RobertSD, it appears you have a lot of information about the operational aspects of the auto industry, or at least FoMoCo. Thanks for your insights. "When the full benefits of the UAW deal come into play and corporate finishes streamlining (probably late next year), unit net rev per small car at Ford will rival Honda and Toyota, even in the U.S." is truly great and game-changing news. I too have wondered why the Ranger has been neglected. Why did updating it "make no sense" two years ago? And more importantly, why does it take three years to bring a fresh compact/midsize BOF pickup to the US market? Good grief, it's not the Manhattan Project. Yes, making cars is complicated, but it's not a lot more complicated for Detroit than it is for the rest of the world.

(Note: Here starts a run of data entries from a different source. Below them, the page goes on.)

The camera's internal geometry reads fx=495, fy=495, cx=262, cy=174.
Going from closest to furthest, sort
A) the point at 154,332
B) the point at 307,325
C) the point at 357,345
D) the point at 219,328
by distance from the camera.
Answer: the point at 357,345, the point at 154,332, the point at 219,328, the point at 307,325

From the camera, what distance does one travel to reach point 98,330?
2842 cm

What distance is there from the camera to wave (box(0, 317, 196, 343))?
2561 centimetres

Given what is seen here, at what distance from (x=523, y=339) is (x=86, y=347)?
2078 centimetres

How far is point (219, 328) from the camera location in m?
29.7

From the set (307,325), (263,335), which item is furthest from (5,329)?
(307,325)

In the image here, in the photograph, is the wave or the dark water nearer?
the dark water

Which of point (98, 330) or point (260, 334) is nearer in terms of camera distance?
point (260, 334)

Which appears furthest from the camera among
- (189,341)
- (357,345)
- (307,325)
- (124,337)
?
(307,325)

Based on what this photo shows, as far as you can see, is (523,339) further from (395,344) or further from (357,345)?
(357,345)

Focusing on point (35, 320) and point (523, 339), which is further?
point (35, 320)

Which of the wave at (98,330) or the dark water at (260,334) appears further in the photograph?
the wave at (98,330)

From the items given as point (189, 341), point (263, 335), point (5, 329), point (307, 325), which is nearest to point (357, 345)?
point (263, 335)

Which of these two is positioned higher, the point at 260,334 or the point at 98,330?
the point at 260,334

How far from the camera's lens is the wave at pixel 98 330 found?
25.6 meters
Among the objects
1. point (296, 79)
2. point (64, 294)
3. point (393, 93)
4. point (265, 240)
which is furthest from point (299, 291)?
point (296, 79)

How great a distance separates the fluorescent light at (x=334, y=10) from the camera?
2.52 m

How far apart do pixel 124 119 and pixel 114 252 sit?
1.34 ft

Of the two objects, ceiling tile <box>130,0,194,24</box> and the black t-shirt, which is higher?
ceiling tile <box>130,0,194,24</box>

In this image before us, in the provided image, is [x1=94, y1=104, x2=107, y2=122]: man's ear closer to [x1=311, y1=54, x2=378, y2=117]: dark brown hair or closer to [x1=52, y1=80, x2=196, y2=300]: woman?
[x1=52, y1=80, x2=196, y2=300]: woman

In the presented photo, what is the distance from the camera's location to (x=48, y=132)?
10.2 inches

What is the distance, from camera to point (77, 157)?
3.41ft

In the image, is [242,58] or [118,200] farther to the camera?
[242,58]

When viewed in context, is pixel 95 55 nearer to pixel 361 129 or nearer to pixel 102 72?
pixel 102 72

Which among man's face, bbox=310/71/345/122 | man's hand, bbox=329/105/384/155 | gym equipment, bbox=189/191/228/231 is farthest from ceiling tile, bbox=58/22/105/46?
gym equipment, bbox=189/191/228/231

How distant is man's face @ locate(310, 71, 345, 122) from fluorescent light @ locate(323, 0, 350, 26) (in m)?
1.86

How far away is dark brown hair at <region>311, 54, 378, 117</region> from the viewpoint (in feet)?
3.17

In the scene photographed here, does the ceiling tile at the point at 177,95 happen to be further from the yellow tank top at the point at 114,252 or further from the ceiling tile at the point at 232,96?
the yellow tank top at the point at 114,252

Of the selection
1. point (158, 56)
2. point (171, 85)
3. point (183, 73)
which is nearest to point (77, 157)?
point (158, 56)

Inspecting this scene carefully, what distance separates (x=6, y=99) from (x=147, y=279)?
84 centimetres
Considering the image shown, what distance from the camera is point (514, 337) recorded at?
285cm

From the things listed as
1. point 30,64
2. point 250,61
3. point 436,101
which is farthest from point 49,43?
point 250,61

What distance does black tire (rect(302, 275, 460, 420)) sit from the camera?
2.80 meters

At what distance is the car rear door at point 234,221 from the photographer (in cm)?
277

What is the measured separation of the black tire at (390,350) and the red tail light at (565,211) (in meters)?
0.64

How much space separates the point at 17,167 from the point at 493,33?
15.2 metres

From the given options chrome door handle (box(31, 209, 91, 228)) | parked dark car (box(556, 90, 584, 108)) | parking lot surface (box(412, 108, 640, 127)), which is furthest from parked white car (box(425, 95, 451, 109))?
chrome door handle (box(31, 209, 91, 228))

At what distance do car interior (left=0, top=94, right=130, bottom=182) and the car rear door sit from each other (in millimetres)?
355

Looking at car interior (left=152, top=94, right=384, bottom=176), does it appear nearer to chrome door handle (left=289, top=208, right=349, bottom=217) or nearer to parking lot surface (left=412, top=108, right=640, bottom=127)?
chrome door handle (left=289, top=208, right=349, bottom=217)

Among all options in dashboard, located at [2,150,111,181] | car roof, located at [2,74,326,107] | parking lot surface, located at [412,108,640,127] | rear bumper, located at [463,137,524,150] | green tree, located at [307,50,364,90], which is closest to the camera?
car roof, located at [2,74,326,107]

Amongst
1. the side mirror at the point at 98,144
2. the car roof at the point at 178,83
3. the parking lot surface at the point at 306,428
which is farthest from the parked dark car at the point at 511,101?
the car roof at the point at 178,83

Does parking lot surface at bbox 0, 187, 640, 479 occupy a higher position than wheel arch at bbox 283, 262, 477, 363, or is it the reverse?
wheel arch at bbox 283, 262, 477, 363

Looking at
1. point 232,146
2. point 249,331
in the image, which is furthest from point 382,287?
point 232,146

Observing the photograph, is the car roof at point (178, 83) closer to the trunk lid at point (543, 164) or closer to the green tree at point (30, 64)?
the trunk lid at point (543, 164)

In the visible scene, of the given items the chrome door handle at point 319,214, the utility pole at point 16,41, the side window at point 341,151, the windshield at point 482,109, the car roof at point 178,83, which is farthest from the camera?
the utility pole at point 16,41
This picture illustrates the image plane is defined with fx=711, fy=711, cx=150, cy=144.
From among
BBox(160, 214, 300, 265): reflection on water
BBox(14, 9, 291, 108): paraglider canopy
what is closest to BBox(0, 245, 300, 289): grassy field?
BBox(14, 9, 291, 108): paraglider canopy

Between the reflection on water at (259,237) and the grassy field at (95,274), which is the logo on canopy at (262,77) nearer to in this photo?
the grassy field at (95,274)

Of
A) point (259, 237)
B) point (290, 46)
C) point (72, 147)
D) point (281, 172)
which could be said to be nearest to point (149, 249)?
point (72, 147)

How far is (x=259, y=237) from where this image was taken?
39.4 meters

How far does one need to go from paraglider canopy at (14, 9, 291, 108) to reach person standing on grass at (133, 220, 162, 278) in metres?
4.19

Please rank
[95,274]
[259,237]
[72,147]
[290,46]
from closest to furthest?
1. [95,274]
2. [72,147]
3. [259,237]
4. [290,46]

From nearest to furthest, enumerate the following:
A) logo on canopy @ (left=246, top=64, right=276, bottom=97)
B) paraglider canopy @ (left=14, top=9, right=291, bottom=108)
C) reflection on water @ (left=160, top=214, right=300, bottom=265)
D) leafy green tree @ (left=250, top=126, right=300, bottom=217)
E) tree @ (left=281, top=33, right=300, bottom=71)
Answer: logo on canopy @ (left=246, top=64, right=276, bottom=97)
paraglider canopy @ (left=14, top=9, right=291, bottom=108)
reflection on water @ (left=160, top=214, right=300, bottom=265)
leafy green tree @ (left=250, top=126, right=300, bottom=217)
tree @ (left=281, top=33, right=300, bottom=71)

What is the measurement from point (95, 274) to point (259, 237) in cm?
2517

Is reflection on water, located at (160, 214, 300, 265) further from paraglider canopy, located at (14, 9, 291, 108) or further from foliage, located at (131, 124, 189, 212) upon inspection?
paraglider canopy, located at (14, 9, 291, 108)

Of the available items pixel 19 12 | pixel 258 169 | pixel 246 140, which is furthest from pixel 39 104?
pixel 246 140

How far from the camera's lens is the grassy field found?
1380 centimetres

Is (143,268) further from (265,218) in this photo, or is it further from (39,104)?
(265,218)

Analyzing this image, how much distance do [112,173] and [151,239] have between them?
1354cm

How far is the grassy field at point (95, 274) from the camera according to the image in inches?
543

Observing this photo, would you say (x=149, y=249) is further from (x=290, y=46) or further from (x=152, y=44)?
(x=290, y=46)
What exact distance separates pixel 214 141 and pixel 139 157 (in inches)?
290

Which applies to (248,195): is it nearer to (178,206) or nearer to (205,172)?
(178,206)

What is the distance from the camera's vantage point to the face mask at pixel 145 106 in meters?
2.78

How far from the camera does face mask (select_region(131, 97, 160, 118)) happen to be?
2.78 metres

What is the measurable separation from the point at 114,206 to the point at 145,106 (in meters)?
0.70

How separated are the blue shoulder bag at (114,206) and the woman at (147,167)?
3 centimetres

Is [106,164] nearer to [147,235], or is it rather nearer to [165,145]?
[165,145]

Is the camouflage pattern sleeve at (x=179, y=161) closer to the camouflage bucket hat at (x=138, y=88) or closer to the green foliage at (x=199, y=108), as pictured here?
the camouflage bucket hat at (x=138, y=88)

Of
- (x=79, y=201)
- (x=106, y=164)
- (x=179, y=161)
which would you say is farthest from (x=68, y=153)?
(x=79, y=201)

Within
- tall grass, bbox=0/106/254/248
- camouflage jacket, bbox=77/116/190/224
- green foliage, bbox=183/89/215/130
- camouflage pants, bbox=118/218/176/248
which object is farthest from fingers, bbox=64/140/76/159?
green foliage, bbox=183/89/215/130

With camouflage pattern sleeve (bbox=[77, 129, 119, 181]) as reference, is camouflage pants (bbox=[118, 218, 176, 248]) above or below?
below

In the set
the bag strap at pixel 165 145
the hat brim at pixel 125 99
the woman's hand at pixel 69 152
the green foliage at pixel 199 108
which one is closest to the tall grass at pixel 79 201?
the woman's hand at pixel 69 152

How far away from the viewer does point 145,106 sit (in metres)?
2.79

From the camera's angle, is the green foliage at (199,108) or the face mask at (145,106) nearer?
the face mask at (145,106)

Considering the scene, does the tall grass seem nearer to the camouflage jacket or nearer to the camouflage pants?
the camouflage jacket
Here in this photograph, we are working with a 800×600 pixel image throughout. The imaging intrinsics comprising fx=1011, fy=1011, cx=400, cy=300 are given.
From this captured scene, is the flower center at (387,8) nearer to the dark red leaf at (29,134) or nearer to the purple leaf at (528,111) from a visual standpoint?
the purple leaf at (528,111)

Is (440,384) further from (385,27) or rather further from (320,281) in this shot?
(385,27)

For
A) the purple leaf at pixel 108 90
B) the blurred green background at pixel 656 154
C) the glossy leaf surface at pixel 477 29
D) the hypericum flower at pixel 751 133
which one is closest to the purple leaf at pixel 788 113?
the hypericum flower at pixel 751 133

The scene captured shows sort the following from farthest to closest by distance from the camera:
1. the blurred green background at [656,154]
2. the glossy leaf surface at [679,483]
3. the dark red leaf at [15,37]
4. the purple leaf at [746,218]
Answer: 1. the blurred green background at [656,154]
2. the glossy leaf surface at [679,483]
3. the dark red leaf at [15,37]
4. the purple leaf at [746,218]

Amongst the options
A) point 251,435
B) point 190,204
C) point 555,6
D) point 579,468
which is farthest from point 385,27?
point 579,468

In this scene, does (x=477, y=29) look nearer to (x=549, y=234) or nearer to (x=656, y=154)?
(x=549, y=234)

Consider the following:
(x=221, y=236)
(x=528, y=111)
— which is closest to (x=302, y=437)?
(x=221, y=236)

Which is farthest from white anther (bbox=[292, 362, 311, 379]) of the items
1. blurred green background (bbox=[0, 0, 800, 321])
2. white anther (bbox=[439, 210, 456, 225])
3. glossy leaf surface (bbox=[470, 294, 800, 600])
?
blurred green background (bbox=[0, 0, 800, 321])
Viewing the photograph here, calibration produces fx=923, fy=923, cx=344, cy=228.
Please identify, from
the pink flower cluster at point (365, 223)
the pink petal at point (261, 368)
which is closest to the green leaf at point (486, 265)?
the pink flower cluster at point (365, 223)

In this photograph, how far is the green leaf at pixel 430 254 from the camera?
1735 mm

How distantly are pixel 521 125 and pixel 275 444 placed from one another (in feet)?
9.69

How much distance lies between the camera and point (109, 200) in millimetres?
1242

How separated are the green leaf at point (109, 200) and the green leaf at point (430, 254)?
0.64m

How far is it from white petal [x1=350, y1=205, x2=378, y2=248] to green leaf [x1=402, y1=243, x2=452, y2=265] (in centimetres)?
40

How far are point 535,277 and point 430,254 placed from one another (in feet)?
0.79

Windswords, my guess is that we will lose two of the Detroit three. Chrysler may not survive the year. While Ford is the most likely survivor, the remaining company being GM is not out of the question. GM has enough product to survive with two or three badges, it has little chance with eight. The GM dealership I've visited most recently, a Chevy store in one of the most affluent areas in the U.S., is just depressing. A couple of Corvettes and HHRs next to a sea of white commercial vans practically indistinguishable from those sold 30 years ago.
dwford said: "... the drop in used market for these trucks means it makes little sense to buy new." That hangover effect is going to drag the truck market for quite some time. The fashion purchasers who are getting out when they can is going to continue to put a big supply of lightly used trucks on the market for cheap. Contractors and others who really need a truck are going to be able to pick 'em up on the cheap for at least another year or two. New truck sales are not going to stabilize for a long time. Ford is smart to push out the 2009 intro. Why introduce a new product into a dead market?
Although it will cost them in the short term, Ford delaying the 2009 F-150 intro is a smart move. Putting the new model on the lots next to all the old 2008s sitting there means they'd have to discount the old ones even more to try and move them. This way, it gives the dealers a little more time to get rid of the old ones at a more profitable margin. The wild-card in this scenario is Chrysler. They're ostensively in exactly the same situation and, thanks to a shoddier product, have a much more dire predicament. It will be interesting to see how their strategy shakes out with the new Ram being released and available ahead of the F-150, even though there seems to be just as many new 2008 Rams on Chrysler lots as there are new 2008 F-150s on Ford lots.